In-story information
- Alter ego: Steven Hudak
- Species: Human
- Team affiliations: Masters of Evil Sinister Sixteen
- Abilities: Insulated battlesuit grants: Flamethrowers Protection from heat, flame and physical injuries Flight via jet pack

= Scorcher (character) =

Marvel Comics supervillain

Scorcher is the name of two characters appearing in comic books published by Marvel Comics.

==Publication history==
The Steven Hudak incarnation of Scorcher first appeared in Untold Tales of Spider-Man #1 (September 1995), and was created by Kurt Busiek and Pat Olliffe.

The Sarah Garza incarnation of Scorcher first appeared in Secret Avengers vol. 2 #10 (October 2013), and was created by Ed Brisson and Luke Ross.

==Fictional character biography==
===Steven Hudak===

Steven Hudak is a research chemist who was wrongfully accused of embezzlement by his employer. Swearing revenge, he creates an armored suit containing flame-throwing equipment and assumes the alias Scorcher, attacking his former place of employment. Hudak is thwarted by Spider-Man. It is later revealed that Hudak had been an agent of Norman Osborn. Hudak eventually escapes prison to pursue an arson career but was defeated by Spider-Man a second time.

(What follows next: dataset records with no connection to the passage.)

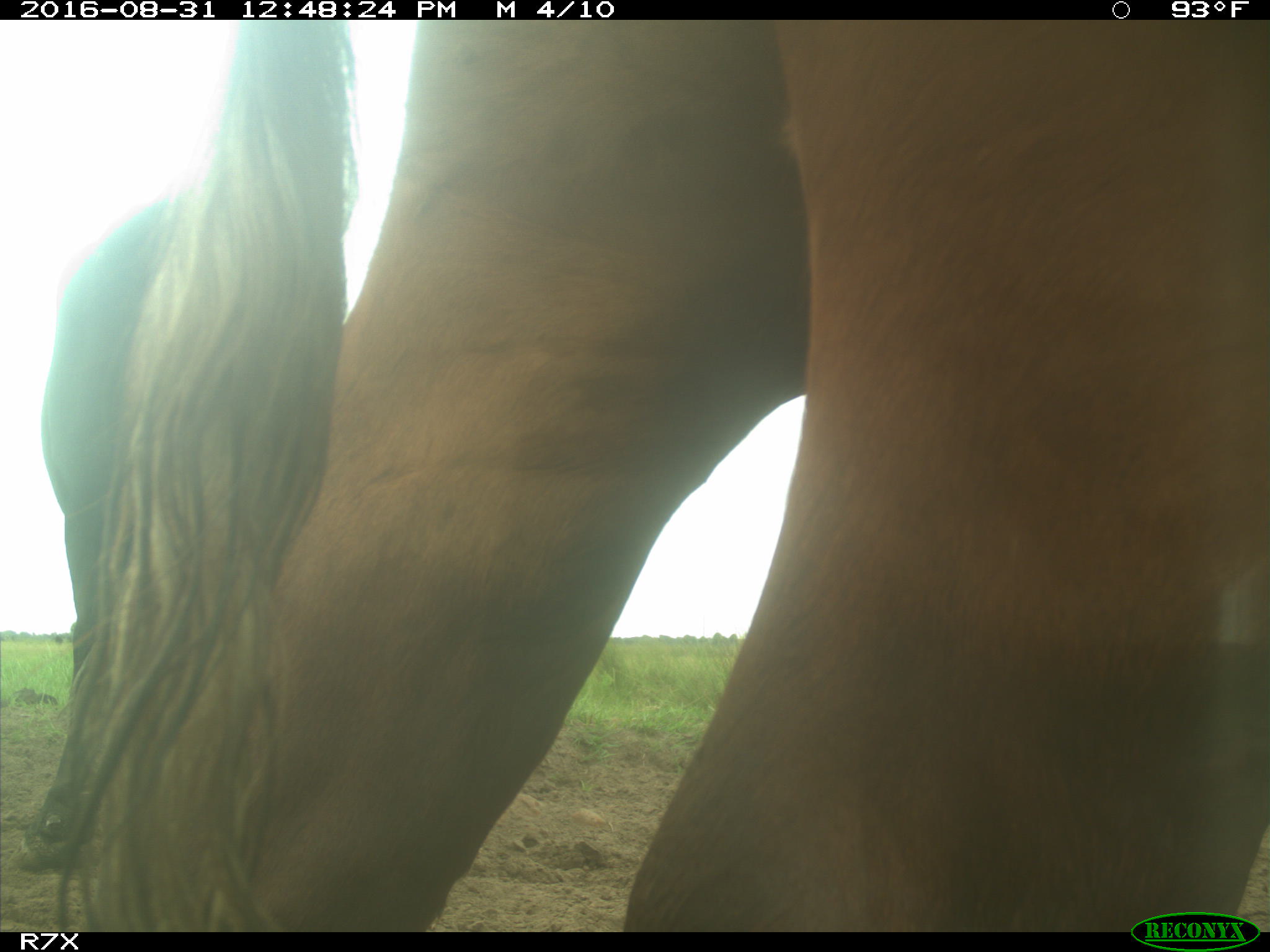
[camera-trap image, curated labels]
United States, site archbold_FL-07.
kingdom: Animalia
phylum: Chordata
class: Mammalia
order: Artiodactyla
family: Bovidae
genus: Bos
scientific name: Bos taurus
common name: domestic cow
Bos taurus (domestic cow).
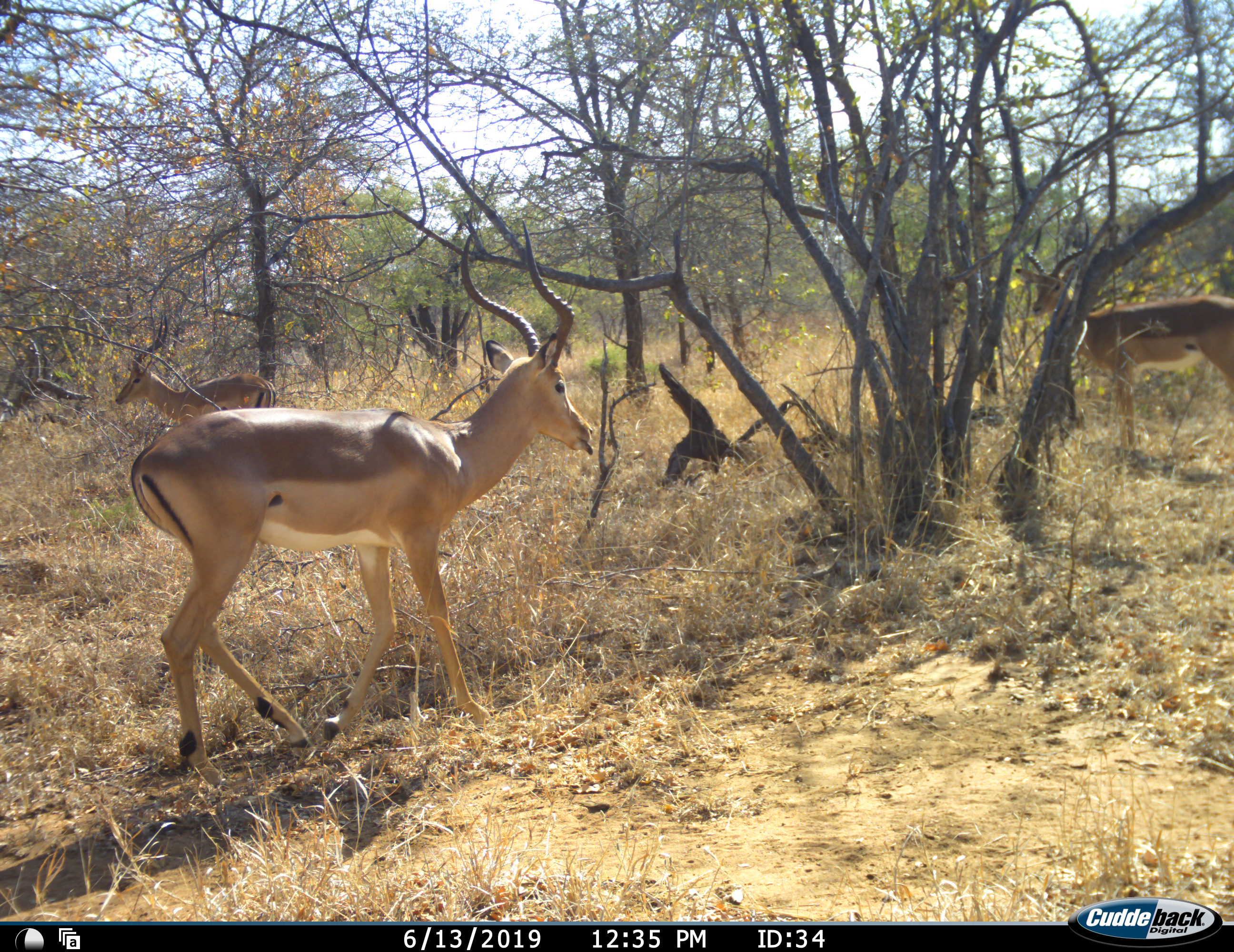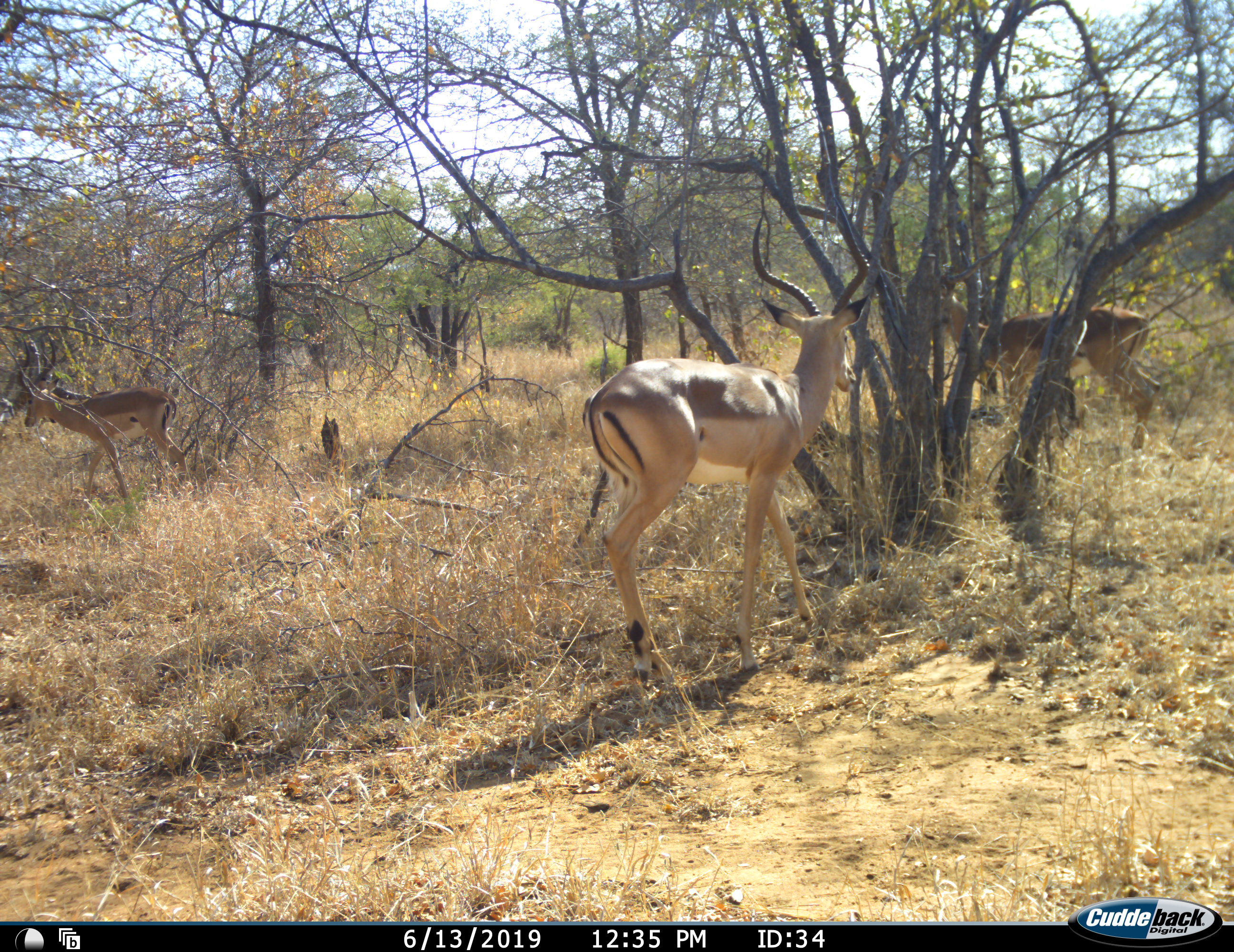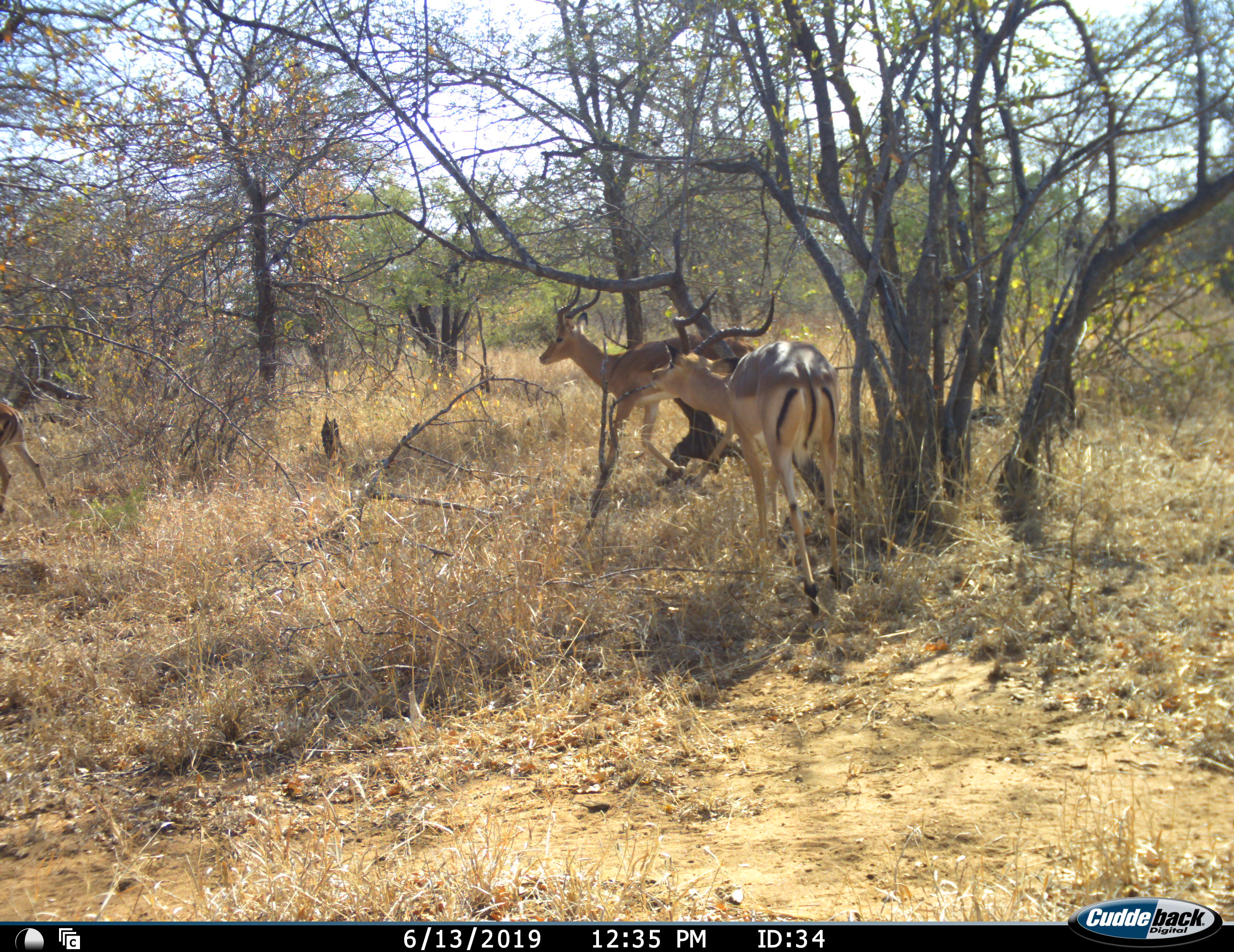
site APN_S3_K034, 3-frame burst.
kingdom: Animalia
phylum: Chordata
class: Mammalia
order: Artiodactyla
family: Bovidae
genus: Aepyceros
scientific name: Aepyceros melampus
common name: impala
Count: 3.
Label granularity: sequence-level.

When Matt Murdock's identity as Daredevil is publicly revealed, Hudak and Diamondback confront Murdock, but are driven off by Daredevil and Spider-Man. Scorcher encounters Daredevil again in the series Secret War, where he is forced by Lucia von Bardas to attack S.H.I.E.L.D.'s headquarters.

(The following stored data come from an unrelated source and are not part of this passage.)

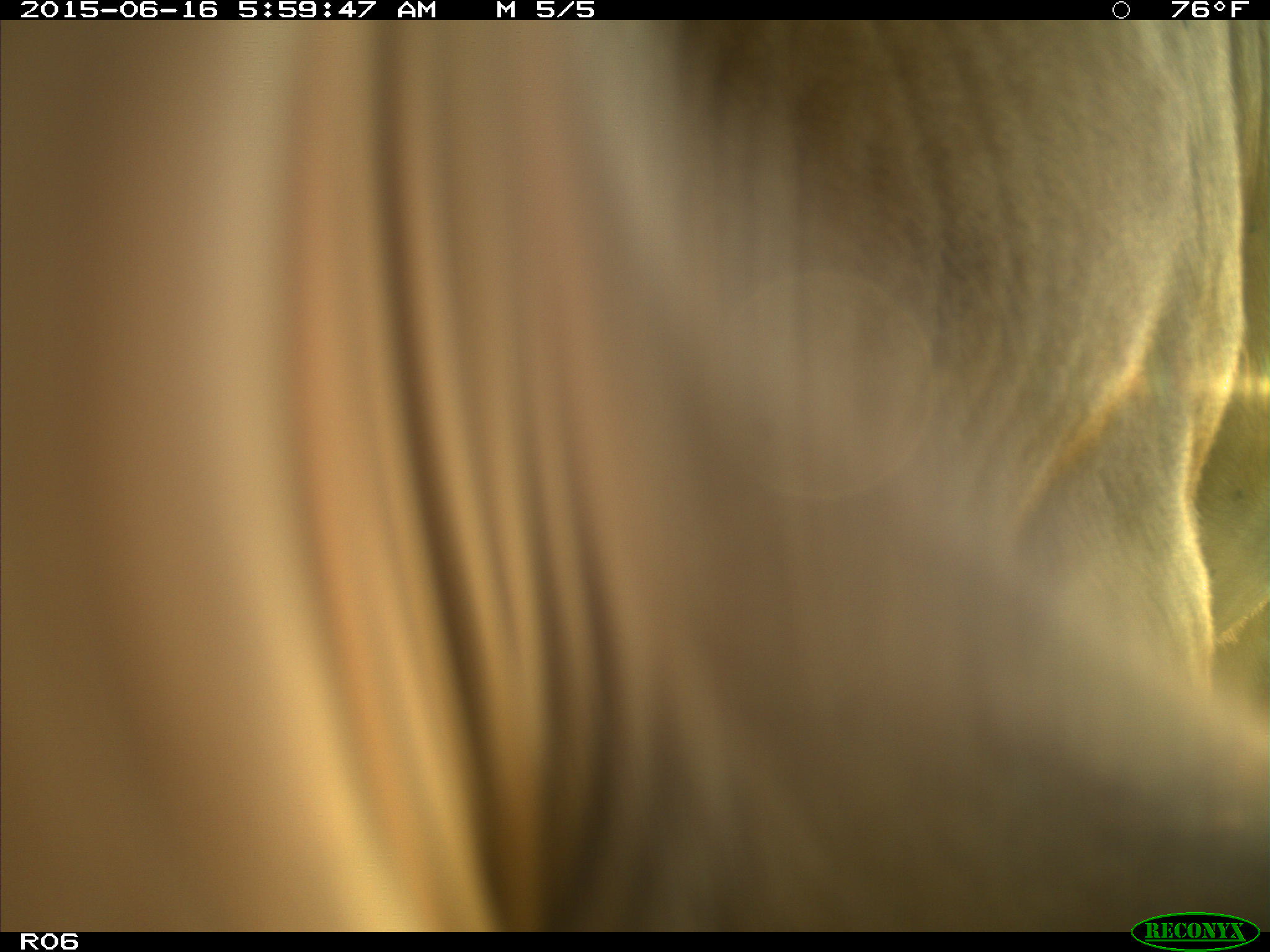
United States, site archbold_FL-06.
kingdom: Animalia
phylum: Chordata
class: Mammalia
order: Artiodactyla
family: Bovidae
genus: Bos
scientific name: Bos taurus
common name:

During the Dark Reign storyline, Scorcher, Living Laser, Griffin, and Razor Fist are sent by the Hood to retrieve Tigra and Gauntlet after they flee from Osborn. They attack the heroes, who are ultimately saved by Counter Force.

Boomerang and Owl hire Scorcher onto the Sinister Sixteen, assembled to distract the Chameleon's forces while Boomerang steals.

===Sarah Garza===

Sarah Garza is an agent of S.H.I.E.L.D. from Park Slope, Brooklyn and one of the many latent Inhumans whose powers were activated by Black Bolt's Terrigen Mist bomb. She is a rookie member of the black ops superhero team, the Secret Avengers, and uses her abilities against Thanos's forces as well as the Junkman's technopathic abilities. She resigns after seeing how violent her abilities are in combat, and is placed in confinement until she learns to control her powers and return to her old job as a technician. Garza is later seen alongside fellow Inhumans Daisy Johnson and Synapse.

==Powers and abilities==
Steven Hudak's suit was inspired by his flame-throwing equipment, which allows him to produce large quantities of fire under his control. His Scorcher costume protects him against heat and flame, and other injuries. Later, he added a jet pack to his armor, enabling him to fly and hover in place.

Sarah Garza can generate plasma energy, but cannot naturally control the direction of release and must use a suit of armor to do so.

==In other media==
- The Steven Hudak incarnation of Scorcher appears as a mini-boss in Marvel: Ultimate Alliance 2, voiced by Keith Ferguson.
- The Sarah Garza incarnation of Scorcher appears in Marvel's Avengers, voiced by Anna Graves.